▶ Input rows
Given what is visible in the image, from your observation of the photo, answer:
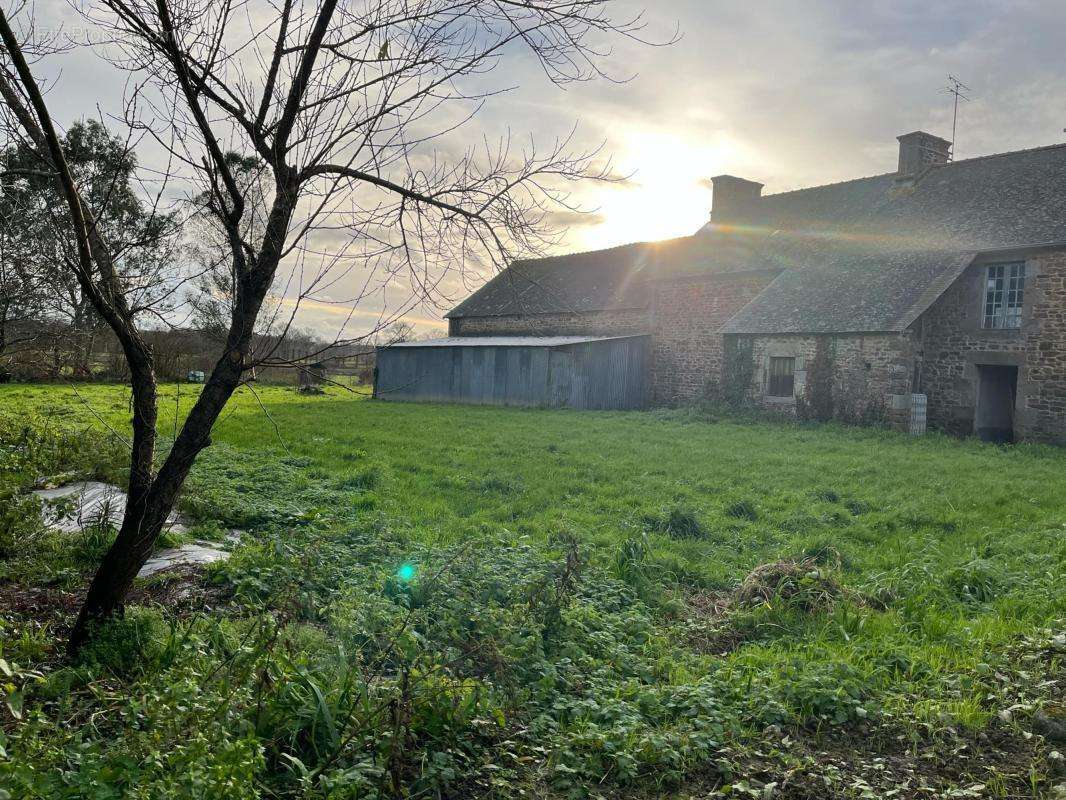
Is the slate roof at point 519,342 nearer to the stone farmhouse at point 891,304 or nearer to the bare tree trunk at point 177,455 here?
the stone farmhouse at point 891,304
* * *
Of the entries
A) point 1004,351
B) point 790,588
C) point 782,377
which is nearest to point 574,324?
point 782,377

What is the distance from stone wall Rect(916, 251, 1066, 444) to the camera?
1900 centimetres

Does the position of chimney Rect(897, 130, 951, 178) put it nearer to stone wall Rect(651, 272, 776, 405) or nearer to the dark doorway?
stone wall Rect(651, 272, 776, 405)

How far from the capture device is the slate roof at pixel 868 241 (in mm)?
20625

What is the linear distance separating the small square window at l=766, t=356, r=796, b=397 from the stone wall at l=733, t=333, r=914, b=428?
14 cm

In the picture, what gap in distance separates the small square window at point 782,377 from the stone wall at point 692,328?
--
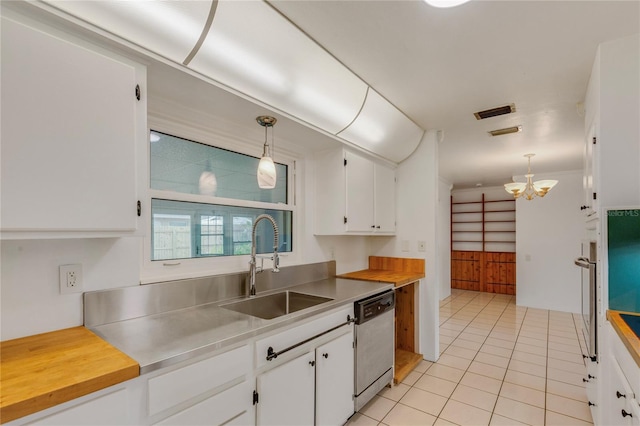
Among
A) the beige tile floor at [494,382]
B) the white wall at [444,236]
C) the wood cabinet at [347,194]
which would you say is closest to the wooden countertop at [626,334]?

▶ Your objective
Please reproduce word for word the lines of data above, starting with the line that contains "Of the entries" and going on through the line that contains "1900 centimetres".

▶ Answer to this problem
Of the entries
A) point 1004,351
B) point 790,588
C) point 782,377
which is nearest to point 574,324?
point 782,377

What is the distance from stone wall Rect(916, 251, 1066, 444) to the camera?
1900 centimetres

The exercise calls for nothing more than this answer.